- **Text provided**:

====

8.Provide a clear description of how cash is transferred through your organization. Disclose your intentions to distribute earnings or settle amounts owed under your operating structure. Quantify any cash flows and transfers of other assets by type that have occurred between the holding company and its subsidiaries and direction of transfer. Quantify any dividends or distributions that a subsidiary has made to the holding company and which entity made such transfer, and their tax consequences. Similarly quantify dividends or distributions made to U.S. investors, the source, and their tax consequences. Describe any restrictions on foreign exchange and your ability to transfer cash between entities, across borders, and to U.S. investors. Describe any restrictions and limitations on your ability to distribute earnings from your businesses, including subsidiaries to the parent company and U.S. investors as well as the ability to settle amounts owed.

 

Response:

 

In response to the Staff’s comments, we have revised our disclosures beginning on page 3 and 67 of the Amended Registration Statement.

 

 

 

 

Division of Corporation Finance

December 22, 2021

Page 5

 

9.Please include an organization and ownership chart to explain the structure of your company and its subsidiaries, including your various ownership percentages. Please also include any variable interest entities.

 

Response:

 

In response to the Staff’s comments, we have revised our disclosures beginning on pages 2 and 66 of the Amended Registration Statement.

====

- **Data lines**:
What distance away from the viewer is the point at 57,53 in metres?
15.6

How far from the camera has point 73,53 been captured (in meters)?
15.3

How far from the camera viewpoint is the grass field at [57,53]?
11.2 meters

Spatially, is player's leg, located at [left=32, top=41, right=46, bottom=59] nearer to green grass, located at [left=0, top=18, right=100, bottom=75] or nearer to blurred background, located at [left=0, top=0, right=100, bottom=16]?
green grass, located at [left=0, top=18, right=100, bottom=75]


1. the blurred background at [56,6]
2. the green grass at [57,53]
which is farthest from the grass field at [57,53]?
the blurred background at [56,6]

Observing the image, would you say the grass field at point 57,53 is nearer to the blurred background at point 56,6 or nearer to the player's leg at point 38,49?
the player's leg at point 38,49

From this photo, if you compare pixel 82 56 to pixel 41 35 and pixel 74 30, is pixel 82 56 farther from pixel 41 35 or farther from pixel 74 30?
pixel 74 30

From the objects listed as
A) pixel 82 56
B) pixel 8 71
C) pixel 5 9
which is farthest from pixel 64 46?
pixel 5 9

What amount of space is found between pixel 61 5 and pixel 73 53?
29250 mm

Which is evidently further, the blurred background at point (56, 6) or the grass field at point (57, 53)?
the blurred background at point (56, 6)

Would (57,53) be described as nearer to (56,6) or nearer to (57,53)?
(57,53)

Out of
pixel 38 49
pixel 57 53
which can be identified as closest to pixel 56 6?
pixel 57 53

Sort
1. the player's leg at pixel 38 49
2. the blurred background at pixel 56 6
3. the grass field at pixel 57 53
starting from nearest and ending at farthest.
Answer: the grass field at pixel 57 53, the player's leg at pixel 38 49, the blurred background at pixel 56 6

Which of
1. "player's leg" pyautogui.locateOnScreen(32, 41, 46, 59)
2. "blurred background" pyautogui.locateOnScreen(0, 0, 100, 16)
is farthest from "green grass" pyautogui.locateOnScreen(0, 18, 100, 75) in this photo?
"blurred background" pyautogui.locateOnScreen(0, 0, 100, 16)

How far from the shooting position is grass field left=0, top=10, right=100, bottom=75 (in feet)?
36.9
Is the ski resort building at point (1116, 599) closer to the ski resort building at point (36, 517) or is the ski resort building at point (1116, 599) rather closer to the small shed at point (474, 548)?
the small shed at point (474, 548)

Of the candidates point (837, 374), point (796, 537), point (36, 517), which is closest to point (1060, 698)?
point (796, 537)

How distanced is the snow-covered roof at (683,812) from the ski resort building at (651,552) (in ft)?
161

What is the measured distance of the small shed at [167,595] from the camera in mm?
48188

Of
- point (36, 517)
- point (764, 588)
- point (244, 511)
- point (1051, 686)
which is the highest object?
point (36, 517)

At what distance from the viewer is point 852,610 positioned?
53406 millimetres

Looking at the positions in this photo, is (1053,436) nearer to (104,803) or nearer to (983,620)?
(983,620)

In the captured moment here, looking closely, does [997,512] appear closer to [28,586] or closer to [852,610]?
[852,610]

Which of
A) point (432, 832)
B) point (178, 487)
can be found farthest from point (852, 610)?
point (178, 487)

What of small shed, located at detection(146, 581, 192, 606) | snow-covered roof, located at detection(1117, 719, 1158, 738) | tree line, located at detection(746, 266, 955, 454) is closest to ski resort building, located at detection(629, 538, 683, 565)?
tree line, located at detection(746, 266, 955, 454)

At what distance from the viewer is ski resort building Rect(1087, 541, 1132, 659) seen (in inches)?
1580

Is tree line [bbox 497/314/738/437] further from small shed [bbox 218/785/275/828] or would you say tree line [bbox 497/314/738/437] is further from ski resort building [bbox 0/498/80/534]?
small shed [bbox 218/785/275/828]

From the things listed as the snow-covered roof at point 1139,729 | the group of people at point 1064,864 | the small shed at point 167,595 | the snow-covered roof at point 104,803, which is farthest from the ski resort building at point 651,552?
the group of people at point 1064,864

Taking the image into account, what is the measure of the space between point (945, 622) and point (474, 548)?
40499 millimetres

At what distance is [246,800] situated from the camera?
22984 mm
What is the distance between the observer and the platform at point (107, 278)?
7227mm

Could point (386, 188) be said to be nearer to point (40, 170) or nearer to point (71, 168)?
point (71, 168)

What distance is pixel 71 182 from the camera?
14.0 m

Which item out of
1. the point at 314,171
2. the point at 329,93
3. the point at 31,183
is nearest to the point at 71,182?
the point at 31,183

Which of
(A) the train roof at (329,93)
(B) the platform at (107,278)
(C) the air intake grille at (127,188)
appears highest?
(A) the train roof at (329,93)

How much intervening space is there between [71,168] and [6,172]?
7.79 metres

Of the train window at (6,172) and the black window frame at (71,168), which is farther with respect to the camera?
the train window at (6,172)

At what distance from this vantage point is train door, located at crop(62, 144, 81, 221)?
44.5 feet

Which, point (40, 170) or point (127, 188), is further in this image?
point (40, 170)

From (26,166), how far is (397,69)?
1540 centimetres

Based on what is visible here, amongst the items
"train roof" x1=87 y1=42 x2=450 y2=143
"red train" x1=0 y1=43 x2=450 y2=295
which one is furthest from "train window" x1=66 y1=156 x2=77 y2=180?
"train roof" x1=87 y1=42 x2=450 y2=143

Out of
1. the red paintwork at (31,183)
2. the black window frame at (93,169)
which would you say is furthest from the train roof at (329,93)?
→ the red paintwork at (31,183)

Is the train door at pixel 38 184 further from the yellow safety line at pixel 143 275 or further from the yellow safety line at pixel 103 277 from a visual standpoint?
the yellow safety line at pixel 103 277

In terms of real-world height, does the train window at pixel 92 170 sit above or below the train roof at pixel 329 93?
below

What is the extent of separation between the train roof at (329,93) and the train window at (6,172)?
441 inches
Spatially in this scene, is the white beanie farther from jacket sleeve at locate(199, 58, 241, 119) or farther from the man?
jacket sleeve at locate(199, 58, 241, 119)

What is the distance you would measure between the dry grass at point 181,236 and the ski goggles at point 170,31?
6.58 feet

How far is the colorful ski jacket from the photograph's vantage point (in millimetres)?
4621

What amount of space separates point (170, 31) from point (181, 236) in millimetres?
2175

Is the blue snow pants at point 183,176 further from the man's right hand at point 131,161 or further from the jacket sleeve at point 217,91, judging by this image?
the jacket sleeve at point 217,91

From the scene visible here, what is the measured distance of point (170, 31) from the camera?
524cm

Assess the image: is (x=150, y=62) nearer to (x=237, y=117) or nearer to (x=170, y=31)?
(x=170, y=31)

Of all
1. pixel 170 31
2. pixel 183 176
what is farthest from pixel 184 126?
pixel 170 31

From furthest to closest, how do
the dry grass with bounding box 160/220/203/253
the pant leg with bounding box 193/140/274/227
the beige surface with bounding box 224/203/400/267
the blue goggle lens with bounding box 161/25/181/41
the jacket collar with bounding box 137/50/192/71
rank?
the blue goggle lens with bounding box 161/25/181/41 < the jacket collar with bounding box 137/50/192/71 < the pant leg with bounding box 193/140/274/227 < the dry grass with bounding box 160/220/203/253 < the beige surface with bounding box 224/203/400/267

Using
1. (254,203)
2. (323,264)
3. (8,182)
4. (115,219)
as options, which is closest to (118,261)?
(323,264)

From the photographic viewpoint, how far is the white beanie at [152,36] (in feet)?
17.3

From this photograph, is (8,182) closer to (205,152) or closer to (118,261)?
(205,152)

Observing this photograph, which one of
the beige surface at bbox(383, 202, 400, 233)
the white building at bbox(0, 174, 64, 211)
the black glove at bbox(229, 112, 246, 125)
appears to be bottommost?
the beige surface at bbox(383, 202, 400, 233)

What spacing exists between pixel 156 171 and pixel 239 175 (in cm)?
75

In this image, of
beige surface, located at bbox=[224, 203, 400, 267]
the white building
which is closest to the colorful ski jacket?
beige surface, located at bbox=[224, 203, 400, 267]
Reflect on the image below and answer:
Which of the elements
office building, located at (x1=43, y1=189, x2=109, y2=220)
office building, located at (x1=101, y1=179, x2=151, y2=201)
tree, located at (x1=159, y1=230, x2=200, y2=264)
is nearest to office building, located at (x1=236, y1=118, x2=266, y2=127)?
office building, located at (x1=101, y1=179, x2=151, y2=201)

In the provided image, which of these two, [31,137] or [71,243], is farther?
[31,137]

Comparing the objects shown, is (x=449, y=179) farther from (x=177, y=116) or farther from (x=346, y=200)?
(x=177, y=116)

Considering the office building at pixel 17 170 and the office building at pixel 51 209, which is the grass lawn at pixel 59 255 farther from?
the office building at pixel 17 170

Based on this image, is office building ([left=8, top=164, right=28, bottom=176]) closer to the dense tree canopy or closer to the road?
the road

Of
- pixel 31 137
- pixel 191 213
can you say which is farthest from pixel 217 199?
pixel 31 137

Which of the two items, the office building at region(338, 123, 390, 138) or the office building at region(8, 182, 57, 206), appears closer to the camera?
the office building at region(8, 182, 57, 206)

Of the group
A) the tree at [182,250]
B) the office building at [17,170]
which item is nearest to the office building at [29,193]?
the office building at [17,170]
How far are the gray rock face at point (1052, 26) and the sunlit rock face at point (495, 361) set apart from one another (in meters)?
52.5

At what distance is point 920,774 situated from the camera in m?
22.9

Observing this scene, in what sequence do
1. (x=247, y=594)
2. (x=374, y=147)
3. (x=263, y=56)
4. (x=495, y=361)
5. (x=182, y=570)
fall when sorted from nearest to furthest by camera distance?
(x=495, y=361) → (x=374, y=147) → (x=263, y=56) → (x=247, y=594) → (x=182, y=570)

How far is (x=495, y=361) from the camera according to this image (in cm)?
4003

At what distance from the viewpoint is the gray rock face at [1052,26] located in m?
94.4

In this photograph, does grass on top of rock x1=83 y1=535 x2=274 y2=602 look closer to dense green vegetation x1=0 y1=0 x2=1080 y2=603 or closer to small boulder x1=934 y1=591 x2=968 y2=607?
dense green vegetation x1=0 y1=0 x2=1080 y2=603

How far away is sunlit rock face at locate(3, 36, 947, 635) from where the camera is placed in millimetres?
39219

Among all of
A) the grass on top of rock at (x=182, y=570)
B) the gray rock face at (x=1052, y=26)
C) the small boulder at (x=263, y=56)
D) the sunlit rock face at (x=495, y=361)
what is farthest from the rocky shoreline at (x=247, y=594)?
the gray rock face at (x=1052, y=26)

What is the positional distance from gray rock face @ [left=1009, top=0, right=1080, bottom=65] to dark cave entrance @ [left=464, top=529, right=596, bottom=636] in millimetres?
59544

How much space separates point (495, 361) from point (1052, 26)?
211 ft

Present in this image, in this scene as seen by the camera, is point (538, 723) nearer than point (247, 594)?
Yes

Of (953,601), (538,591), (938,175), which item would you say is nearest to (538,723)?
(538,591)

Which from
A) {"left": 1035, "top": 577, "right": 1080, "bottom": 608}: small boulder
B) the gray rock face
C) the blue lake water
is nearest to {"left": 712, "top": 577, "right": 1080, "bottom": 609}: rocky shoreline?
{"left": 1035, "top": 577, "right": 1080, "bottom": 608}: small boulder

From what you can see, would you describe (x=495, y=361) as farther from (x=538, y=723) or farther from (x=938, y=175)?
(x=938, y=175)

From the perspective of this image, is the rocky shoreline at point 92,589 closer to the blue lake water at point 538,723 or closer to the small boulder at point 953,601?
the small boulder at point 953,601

====

- **Given instruction**: From the comment letter, return the passage starting with "9.Please include an" and going on through "66 of the Amended Registration Statement.", copied word for word.

- **Written solution**:
9.Please include an organization and ownership chart to explain the structure of your company and its subsidiaries, including your various ownership percentages. Please also include any variable interest entities.

 

Response:

 

In response to the Staff’s comments, we have revised our disclosures beginning on pages 2 and 66 of the Amended Registration Statement.